- MacDowell Lake Indian Settlement
- MacDowell Lake Location within Ontario
- Coordinates: 52°13′N 92°44′W﻿ / ﻿52.217°N 92.733°W
- Country: Canada
- Province: Ontario
- District: Kenora
- First Nation: McDowell Lake

Area
- • Land: 1.94 km^{2} (0.75 sq mi)

Population (2024)
- • Total: 63
- Website: mcdowelllake.firstnation.ca

= McDowell Lake First Nation =

McDowell Lake First Nation (Oji-Cree: ᒥᔑ ᓴᑲᐦᐊᑲᓂᐣ Mishi Sakahikaniing) is a small Oji-Cree First Nation band government located in Northern Ontario, located approximately 155 km northeast of Red Lake, Ontario, Canada, on the central western shore of McDowell Lake. As of 2025, their total estimated population was 55. It is part of the Keewaytinook Okimakanak Council (Northern Chiefs) and the Nishnawbe Aski Nation.

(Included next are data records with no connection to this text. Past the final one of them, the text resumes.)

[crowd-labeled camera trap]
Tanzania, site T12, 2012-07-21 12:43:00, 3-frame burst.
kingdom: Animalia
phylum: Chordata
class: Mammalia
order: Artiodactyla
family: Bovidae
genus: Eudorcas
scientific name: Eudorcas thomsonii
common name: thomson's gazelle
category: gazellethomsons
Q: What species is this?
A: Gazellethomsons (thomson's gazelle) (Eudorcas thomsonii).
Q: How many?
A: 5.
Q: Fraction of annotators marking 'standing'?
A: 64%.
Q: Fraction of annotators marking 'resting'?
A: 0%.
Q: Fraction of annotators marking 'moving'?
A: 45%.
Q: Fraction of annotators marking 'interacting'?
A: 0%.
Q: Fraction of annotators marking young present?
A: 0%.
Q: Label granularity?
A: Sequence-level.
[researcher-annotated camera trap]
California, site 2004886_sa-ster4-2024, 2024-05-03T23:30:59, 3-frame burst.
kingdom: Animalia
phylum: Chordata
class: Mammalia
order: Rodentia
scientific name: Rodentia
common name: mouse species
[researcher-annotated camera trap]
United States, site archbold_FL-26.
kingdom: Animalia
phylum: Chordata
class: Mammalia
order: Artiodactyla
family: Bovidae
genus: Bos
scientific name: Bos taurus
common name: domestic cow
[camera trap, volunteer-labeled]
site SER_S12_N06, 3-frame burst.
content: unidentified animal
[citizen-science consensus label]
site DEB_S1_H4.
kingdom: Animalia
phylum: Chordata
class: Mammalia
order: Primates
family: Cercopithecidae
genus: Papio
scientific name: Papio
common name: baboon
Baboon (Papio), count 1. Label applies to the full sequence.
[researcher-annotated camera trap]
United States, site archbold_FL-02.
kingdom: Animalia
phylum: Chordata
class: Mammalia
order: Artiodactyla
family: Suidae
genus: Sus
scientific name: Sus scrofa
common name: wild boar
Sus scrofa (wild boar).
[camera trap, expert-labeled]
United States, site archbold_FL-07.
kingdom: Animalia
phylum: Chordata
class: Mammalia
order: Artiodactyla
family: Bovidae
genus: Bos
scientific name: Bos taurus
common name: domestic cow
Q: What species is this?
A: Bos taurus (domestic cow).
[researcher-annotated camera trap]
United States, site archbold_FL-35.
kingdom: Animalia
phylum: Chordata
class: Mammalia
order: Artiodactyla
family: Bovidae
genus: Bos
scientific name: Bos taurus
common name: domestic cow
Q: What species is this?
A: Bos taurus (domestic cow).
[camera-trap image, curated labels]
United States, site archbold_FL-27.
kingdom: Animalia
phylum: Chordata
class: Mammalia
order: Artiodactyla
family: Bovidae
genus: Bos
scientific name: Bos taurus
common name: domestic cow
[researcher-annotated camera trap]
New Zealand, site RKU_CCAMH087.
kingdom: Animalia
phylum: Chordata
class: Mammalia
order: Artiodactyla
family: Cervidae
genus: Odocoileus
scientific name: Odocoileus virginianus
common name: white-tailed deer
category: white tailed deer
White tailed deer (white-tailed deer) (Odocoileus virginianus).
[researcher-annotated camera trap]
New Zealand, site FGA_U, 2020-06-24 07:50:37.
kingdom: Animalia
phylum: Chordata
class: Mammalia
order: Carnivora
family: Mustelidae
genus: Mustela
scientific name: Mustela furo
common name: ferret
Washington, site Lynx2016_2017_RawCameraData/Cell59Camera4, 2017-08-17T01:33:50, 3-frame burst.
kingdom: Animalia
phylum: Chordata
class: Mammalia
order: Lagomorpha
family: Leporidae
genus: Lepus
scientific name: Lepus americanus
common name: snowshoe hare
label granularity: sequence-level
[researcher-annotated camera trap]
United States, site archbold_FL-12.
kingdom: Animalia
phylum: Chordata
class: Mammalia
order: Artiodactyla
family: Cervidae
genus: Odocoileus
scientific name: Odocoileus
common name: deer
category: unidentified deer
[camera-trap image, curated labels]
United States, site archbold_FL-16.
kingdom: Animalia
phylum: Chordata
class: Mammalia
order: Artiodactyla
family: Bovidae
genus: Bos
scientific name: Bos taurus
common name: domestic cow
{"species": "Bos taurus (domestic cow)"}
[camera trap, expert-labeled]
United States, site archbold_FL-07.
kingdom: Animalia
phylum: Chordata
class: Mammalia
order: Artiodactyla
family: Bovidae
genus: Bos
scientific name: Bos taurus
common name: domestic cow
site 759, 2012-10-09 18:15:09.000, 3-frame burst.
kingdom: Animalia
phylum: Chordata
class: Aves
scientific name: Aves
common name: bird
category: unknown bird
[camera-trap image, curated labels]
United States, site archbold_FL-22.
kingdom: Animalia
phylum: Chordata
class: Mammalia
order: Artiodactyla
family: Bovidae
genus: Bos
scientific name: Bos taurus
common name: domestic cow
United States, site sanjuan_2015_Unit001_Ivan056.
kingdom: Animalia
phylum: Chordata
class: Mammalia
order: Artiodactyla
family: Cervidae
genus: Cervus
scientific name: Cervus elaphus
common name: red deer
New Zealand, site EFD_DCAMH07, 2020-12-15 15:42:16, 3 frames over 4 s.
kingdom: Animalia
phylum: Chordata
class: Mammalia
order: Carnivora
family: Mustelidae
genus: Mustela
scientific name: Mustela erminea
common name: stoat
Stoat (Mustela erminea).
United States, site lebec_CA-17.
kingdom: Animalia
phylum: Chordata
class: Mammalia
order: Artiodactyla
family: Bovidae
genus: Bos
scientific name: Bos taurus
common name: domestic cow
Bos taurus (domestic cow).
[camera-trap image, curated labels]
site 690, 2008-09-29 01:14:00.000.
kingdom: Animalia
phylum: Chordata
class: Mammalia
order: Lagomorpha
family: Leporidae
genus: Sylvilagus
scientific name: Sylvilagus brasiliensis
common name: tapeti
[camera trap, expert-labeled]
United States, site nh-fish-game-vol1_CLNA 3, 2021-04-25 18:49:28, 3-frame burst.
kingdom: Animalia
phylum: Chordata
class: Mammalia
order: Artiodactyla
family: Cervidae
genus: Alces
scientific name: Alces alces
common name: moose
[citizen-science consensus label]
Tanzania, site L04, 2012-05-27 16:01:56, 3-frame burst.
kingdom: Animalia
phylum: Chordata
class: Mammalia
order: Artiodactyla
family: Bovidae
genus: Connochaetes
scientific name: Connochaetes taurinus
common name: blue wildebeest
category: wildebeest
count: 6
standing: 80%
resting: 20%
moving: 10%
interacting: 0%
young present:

The First Nation's MacDowell Lake Indian Settlement, also known as MacDowell Lake, Ontario, is accessible by float and ski equipped aircraft. Though no winter/ice roads connect this community in the winter, a person can use either snowmobiles or snowshoes to trail off from winter/ice roads and head towards the community. Nearest winter/ice roads from the community connect Red Lake, Ontario, to North Spirit Lake, Deer Lake, and Sandy Lake First Nations.

== History ==

The small community of Misi-zhaaga'iganiing was established by trapper Johnny Kenequanash in the 1940s on the central western shore of McDowell Lake, known in Oji-Cree language as Misi-zhaaga'igan, meaning "the grand lake." Misi-zhaaga'igan was the main water way for people travelling by canoes leading North to Windigo Lake or going east towards Cat Lake. Kenequanash and his family was soon joined by the James family. Most Band members were former North Caribou Lake (Weagamow Lake) members and also have close ties with Cat Lake members. For many years the prime economic activity is either trapping or commercial fishing. In 1985, McDowell Lake along with six other community was awarded official Band status. The Governments of Canada, Ontario, the Nishnawbe Aski Nation and six of its member First Nations (Aroland, Keewaywin, McDowell Lake, New Slate Falls, Saugeen, and Wawakapewin) signed an agreement in December 1991 to make lands available to establish Indian reserves in the six communities and to provide basic community facilities. In June 1992, the 4455 ha MacDowell Lake Indian Settlement was remitted, but Census Canada records only 2750 ha in 1996 and 1940 ha in 2006.

The community had to be evacuated during the 2026 Canadian wildfires.

==Government==

===Governance===

The leadership of the First Nation is determined through a Custom Electoral System.

The First Nation is a member of Keewaytinook Okimakanak Council (Northern Chiefs), a local non-political Chiefs Council. McDowell Lake is also a member of the Nishnawbe Aski Nation, a Tribal Political Organization representing many of the First Nations in northern Ontario.